De beschreven periode is de tijd dat Coetzee vanuit Amerika naar Zuid-Afrika teruggekeerd is, onder andere om voor zijn vader te zorgen. Erg goed kunnen ze niet met elkaar overweg, maar ze delen bij gebrek aan beter (lees: geld) toch een arbeidershuisje samen. Tijdens de' interviews' met de bekenden uit Coetzees omgeving (waaronder enkele minnaressen die dat niet met hart en ziel waren) blijkt dat dit niet Coetzees gelukkigste periode in zijn leven is. Sowieso blinkt hij niet uit in sociaal gedrag, maar tijdens deze periode wordt het hem wel heel erg moeilijk gemaakt. Hij ergert zich kapot aan de apartheid en de sociale ongelijkhedi die daaruit voortvloeit. Noch blank, noch zwart profiteert van dit regime.
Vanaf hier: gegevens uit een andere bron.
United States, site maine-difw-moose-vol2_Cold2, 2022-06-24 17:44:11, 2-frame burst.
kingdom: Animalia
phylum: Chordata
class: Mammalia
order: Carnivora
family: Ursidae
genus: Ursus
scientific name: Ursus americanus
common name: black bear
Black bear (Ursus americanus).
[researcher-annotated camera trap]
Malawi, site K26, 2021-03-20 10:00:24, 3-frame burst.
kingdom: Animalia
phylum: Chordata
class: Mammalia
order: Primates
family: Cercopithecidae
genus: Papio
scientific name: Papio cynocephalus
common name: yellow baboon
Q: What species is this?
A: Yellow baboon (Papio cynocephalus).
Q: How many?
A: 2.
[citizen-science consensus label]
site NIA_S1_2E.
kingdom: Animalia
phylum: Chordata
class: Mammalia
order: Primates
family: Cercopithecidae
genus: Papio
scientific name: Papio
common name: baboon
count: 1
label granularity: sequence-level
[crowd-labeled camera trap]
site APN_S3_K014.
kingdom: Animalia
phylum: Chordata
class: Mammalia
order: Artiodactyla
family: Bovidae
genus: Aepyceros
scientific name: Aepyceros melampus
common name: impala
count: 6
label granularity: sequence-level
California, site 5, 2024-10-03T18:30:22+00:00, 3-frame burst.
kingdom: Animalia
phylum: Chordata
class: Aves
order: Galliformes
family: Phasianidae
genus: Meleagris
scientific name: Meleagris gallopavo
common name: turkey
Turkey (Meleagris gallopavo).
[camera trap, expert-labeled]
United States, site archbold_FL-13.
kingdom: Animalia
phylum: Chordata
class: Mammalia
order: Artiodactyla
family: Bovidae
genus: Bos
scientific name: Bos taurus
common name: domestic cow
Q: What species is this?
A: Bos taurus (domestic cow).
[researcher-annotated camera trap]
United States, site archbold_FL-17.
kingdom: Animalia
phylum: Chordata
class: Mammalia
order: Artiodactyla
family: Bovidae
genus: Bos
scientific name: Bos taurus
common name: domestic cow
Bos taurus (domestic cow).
En wat het lot van de christelijke beschaving in Arfika betreft, daar hebben ze nooit een minuut van wakker gelegen. En dit - dit! - zijn de mannen onder wier vuile duim hij leeft!Naast de interviews zijn er ook dagboekfragmenten in het boek opgenomen, evenals toevoegingen van de 'biograaf'. Ronduit ontroerend zijn de laatste paar fragmenten over de laatste dagen van zijn vader. Die hakken erin. Niet een moment om je op je gemak bij te voelen. En zich op zijn gemak voelen, dat is nou juist een van Coetzees minst sterk ontwikkelde karaktertrekken:
Voelde hij zich bij iemand op zijn gemak? Hij was geen op-zijn-gemakmens, als je dat zo zeggen kunt. Hij ontspande nooit. Dat heb ik met mijn eigen ogen gezien. Dus: voelde hij zich op zijn gemak bij zwarten? Nee. Hij voelde zich niet op zijn gemak bij mensen die zich op zijn gemak voelden. Het gemak van anderen gaf hem een ongemakkelijk gevoel.En soms is dat nog herkenbaar ook!